## YOUR GOAL
Continue the passage about news reports on police misconduct and a campus robbery, picking up right after its last sentence.

## PASSAGE
──────

  • A Blue Wall of Silence. False Confessions

    The Washington Post exposes police misconduct in Prince George's County in two related series. "False confessions" reveals that the county's homicide detectives have used "such coercive interrogation tactics that innocent people have confessed to murder." Depriving the suspects from sleep, interrogating them for days and not allowing them to talk to lawyers are the most common tactics. "Blue Wall of Silence" reports on a decade-long pattern of police shootings. The stories reveal that, since 1990 the county police officers have shot 122 people, killing 47 of them. "They killed more people than any other major city or county police force from 1990 to 2000," the Post reports. Many of the victims were unarmed and innocent. The investigation finds that police officers have rarely - if ever - been disciplined, and that some of their crimes did not emerge until the victims or their families sued.
  • Cumberland Robbery

    Hughes reports on an armed robbery in a Maryland University dorm, and finds that nonresidents can easily access student buildings. The story reveals the police failure to make any arrests. The reporter investigated whether the crime was drug-related - a possibility the police declined to comment on - but found only sources unwilling to go on record.

──────

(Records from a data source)

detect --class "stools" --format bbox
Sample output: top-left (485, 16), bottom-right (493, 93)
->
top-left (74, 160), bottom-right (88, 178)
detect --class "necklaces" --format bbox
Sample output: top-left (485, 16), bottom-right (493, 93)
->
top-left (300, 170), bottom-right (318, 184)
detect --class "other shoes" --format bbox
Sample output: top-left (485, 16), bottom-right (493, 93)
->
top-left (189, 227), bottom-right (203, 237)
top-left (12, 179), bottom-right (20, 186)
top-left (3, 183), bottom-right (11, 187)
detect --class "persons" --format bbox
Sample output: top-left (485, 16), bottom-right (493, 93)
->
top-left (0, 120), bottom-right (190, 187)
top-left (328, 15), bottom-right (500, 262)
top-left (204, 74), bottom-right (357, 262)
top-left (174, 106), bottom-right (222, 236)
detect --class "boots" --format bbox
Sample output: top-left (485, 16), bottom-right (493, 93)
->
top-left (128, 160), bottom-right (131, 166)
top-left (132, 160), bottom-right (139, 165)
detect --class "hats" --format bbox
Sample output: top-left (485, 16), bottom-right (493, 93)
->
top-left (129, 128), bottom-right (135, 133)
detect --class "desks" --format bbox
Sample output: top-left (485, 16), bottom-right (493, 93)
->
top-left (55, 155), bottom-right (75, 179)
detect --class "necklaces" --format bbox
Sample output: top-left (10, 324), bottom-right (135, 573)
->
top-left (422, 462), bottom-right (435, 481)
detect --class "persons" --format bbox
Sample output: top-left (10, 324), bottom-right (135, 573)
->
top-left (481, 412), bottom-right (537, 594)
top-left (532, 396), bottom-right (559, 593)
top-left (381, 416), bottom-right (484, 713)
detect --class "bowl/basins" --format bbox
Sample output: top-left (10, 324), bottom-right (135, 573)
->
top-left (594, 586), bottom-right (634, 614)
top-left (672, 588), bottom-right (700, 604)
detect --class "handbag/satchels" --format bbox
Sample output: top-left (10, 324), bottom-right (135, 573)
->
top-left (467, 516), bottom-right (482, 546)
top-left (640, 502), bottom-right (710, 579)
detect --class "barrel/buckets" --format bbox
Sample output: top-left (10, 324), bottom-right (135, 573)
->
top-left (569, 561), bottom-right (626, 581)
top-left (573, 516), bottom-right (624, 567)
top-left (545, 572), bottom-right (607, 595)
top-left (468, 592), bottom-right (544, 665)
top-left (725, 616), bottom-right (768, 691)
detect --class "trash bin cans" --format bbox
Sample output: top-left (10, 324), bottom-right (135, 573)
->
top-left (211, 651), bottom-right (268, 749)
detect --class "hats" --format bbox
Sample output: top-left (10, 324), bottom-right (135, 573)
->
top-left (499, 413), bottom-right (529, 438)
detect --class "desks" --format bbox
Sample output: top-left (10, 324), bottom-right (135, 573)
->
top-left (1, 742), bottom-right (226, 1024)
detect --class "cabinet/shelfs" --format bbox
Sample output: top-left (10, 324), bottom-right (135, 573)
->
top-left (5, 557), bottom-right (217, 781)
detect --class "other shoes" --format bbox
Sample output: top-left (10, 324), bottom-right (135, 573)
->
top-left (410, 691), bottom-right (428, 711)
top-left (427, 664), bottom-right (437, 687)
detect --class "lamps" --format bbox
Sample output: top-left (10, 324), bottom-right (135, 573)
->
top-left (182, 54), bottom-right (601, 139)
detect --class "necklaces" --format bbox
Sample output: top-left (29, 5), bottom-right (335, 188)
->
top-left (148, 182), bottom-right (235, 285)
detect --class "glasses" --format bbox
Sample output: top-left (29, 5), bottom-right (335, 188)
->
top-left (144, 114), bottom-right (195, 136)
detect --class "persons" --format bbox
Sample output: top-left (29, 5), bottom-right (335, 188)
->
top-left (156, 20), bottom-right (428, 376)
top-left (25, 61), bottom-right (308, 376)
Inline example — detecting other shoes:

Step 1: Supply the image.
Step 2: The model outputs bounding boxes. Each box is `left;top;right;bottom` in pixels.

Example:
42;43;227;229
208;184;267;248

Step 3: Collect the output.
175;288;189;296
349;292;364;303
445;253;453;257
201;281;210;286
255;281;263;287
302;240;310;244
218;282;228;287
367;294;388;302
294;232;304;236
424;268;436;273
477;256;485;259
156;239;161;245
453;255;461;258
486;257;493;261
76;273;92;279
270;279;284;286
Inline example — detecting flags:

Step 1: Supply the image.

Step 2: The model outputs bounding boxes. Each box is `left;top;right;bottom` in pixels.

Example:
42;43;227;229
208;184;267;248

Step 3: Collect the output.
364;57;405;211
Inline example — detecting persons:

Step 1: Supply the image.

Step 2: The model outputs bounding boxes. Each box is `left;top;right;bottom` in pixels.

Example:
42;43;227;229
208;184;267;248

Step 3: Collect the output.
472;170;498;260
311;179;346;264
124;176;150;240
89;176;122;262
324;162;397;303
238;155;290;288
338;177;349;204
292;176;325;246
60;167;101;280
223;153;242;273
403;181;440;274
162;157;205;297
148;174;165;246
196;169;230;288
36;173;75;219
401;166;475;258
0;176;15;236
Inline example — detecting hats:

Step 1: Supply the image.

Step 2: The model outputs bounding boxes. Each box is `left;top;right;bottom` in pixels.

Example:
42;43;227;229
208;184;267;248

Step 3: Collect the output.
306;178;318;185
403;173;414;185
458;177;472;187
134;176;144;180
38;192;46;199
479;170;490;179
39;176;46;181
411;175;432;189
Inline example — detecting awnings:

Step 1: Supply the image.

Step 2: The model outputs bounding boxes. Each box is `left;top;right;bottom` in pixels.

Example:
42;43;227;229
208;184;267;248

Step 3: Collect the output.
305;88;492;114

──────

## RESPONSE AREA
  • Debt to Society: The Real Price of Prisons

    A Mother Jones interactive project chronicles and quantifies "the explosive growth of America's inmate population." The online series depicts the economic and social costs of prisons, and includes a database on states' prison population and prison spending. The first part explains why America became the world's leading jailer, and looks at the paradoxical growth of the incarceration rate over the past decades when the crime rate was declining. The reporters find that "the soaring number of nonviolent drug offenders" and increases in sentencing are behind the expansion of prisons. The second part discovers that "prisons are rife with infectious illnesses - and threaten to spread them to the public." The third story examines the influence of jail sentences on inmates' inclination to violence after being released. The fourth part looks at the social costs for children who have a parent behind bars. The fifth article explains various alternatives for society to respond to lawbreakers without locking them up. The sixth part reveals that spending on a domestic anti-drug war is ineffective. The seventh article finds that "mass incarceration comes at a moral cost to every American."
  • Miami Cops

    A Miami Daily Business Review two-year investigation into police criminality reveals "a deadly scandal at the Miami Police Department." The stories document "flaws and bias in the local system used to investigate police shootings." The series started in 2000 with investigation of the death of a 72-year old widower who was machine-gunned by police during a ferocious 1996 drug raid, and of the following $2.5-million settlement of the lawsuit brought by the victim's family. In a federal investigation, Miami officers involved in the shooting were later accused of "conspiracy, lying and fabricating evidence to cover up misconduct," the Review reports. The series also examines "Miami's costly litigation experience over the last decade defending claims of brutality and lawlessness by police."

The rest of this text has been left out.